WRITTEN EXERCISE:
Pull out every line of the data below that contains the word "items", matching case.

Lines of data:
>> begin

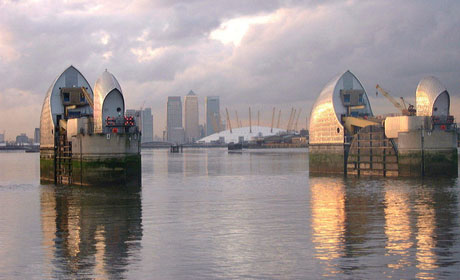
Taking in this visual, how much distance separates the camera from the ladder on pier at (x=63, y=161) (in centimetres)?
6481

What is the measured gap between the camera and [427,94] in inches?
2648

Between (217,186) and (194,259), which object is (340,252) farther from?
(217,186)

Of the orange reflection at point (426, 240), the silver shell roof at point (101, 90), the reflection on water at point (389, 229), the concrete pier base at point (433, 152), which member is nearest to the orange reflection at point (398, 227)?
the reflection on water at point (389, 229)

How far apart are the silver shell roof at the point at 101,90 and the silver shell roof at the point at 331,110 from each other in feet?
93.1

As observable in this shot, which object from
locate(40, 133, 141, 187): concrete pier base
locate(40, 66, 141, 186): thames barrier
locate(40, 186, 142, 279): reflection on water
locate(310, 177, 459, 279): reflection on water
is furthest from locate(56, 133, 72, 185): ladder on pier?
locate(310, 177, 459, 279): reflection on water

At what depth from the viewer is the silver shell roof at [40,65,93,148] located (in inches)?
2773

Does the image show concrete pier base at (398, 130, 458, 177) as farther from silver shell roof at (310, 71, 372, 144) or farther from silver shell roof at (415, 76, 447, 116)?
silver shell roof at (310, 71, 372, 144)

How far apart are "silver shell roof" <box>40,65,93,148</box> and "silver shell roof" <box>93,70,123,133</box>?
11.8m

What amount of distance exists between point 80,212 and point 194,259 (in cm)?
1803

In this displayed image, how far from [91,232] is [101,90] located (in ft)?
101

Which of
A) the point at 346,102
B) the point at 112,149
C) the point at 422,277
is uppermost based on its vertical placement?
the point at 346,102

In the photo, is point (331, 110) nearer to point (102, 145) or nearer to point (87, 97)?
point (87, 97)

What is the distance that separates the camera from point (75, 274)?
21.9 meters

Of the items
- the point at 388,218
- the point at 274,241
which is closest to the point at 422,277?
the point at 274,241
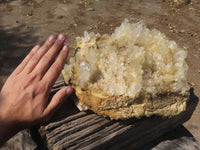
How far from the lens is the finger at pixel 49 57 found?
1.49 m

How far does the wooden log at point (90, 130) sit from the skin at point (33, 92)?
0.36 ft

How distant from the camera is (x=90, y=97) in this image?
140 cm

>> end
>> begin

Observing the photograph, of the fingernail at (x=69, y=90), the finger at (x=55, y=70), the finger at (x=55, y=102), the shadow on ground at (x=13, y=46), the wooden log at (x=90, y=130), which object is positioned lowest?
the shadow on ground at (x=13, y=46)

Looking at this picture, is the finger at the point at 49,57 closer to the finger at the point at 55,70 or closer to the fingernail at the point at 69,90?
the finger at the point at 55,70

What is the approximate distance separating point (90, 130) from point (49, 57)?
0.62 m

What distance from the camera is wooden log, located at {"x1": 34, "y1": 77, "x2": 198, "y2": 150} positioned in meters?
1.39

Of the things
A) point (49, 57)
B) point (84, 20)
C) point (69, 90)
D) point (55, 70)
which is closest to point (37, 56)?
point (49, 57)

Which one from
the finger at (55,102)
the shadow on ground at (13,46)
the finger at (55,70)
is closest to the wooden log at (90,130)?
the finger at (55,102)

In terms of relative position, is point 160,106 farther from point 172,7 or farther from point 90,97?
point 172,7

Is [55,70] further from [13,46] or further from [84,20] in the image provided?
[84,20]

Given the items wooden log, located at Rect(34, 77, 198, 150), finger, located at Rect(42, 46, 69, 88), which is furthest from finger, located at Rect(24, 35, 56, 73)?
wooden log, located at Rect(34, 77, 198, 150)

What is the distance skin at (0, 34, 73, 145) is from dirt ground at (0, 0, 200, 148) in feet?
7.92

>> end

EXERCISE OUTPUT:
Of the items
Given the items wooden log, located at Rect(34, 77, 198, 150), finger, located at Rect(42, 46, 69, 88), which is furthest from finger, located at Rect(24, 35, 56, 73)?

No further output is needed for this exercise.